● EXCERPT:
= = = = =
Large WebSocket messages reported to be failing
Incident Report for Render
Postmortem

Summary

Render uses Cloudflare Workers as an HTTP proxy layer, for managing caching and cached requests, for all customers. A deploy to our Cloudflare Workers introduced new behavior around WebSocket compression, that mixed compressed and uncompressed messages and caused WebSocket client errors. The regression in behavior was manually reported and then disabled.

Impact

The regression was active for 17 hours, enabled around 2023-10-04 18:46Z (11:46a PT) and disabled at 2023-10-05 12:06Z (05:06a PT). Several customers using large messages depended on this behavior and helped report and identify the issue.

Root Cause

During a deploy to enable additional logging in the Cloudflare Workers, a new Cloudflare feature around WebSocket Compression was enabled and included in that deploy. Cloudflare Workers do offer flags to prevent new features from being enabled, but Render did not specifically block this feature from being enabled.

With the WebSocket Compression feature enabled, new WebSocket connections would attempt to use compression and mix compressed and uncompressed data. Messages over 1MB of data then resulted in WebSocket 1002 or 1009 errors on the client or server.

Once the Render support and engineering was aware of the regression, several production changes were reverted until the Cloudflare Workers deployment was identified as the cause. The previous Cloudflare Workers deployment was then rolled back.

Mitigations

  • Render has disabled the Cloudflare Workers feature around WebSocket Compression for the near-term
  • Render has added end to end regression testing around this WebSocket behavior with large messages
  • Render is creating an automated test suite, actively testing live WebSocket behavior
Posted Oct 20, 2023 - 22:18 UTC

Resolved
Customers making large websocket requests (>1Mib) may have received errors about the message being too large. The cause has been identified and reverted.

Customer impact was between 2023-10-04 1846UTC and 2023-10-05 1206UTC
Posted Oct 04, 2023 - 23:00 UTC
= = = = =
● SHORT EXERCISE 1:
Revise the rows starting at the line that contains "Within the options" and ending at the line that contains "which is nearest", replacing "window" with "door" and keeping everything else the same. Return only those lines.
= = = = =
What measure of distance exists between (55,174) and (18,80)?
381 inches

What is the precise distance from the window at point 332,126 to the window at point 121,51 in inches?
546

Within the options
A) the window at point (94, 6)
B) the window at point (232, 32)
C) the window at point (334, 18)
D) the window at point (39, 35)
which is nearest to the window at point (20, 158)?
= = = = =
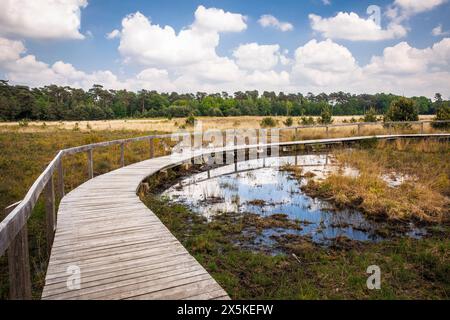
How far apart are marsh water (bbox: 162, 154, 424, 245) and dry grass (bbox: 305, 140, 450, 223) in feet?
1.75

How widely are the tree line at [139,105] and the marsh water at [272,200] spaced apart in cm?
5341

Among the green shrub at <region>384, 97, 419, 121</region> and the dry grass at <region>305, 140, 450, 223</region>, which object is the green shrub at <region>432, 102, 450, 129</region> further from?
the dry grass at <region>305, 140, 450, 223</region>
= = = = =
● SHORT EXERCISE 2:
Translate this sentence from the incident report into Spanish: "Render uses Cloudflare Workers as an HTTP proxy layer, for managing caching and cached requests, for all customers."

● TASK ANSWER 1:
Within the options
A) the door at point (94, 6)
B) the door at point (232, 32)
C) the door at point (334, 18)
D) the door at point (39, 35)
which is nearest to the door at point (20, 158)?

● TASK ANSWER 2:
Render utiliza Cloudflare Workers como capa de proxy HTTP, para gestionar el almacenamiento en caché y las solicitudes almacenadas en caché, para todos los clientes.